Recorded data:
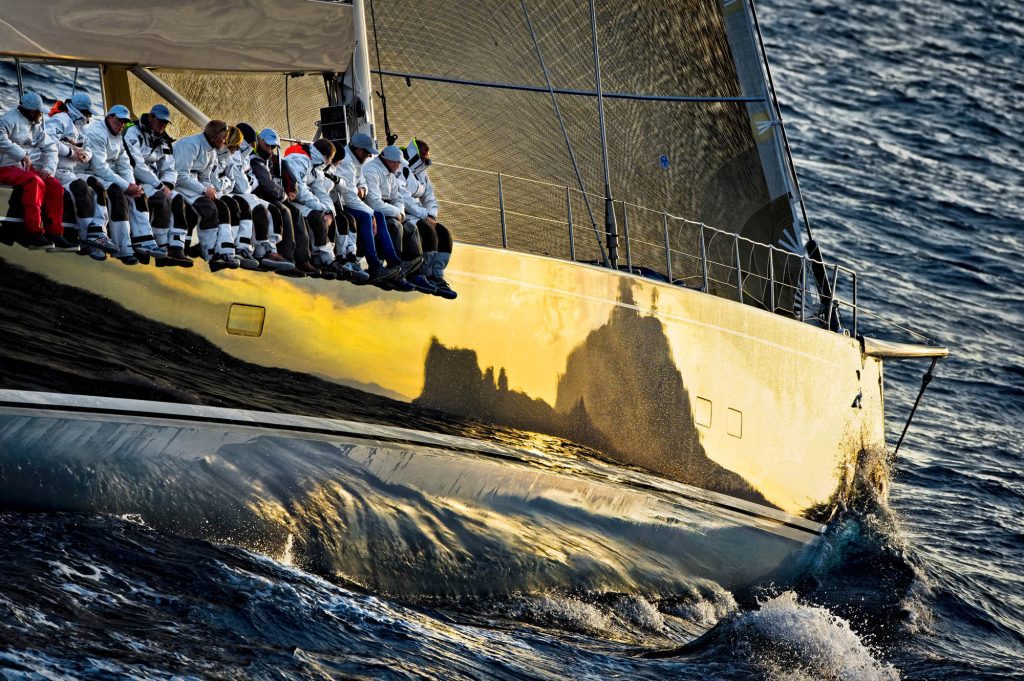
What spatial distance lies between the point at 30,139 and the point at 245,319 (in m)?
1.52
...
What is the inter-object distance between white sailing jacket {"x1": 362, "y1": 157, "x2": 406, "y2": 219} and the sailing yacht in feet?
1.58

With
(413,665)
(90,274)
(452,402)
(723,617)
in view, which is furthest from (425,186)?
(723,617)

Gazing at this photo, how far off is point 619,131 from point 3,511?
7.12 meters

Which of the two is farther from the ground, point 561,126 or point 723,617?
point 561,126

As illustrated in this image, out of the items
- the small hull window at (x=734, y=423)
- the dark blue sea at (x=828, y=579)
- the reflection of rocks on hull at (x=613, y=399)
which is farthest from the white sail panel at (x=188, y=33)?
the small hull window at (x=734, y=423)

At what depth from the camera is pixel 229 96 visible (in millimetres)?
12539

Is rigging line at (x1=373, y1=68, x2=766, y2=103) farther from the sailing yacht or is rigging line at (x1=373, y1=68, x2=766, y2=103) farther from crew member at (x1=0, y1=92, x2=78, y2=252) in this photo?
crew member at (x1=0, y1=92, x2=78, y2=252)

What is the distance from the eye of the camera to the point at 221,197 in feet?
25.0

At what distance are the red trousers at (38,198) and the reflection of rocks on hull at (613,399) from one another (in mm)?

What to produce:
Can you copy the listing verbatim, from the line containing "At what depth" through the line containing "At what distance"?

Finished answer:
At what depth from the camera is pixel 229 96 visible (in millimetres)?
12539

Is rigging line at (x1=373, y1=68, x2=766, y2=103) farther from the sailing yacht or is rigging line at (x1=373, y1=68, x2=766, y2=103) farther from crew member at (x1=0, y1=92, x2=78, y2=252) in this photo?
crew member at (x1=0, y1=92, x2=78, y2=252)

What is the distance from the eye of the camera to the point at 221,197 in feet?
25.0

At what distance are the red trousers at (38,198) and the reflection of rocks on hull at (613,399) from one another (in mm)?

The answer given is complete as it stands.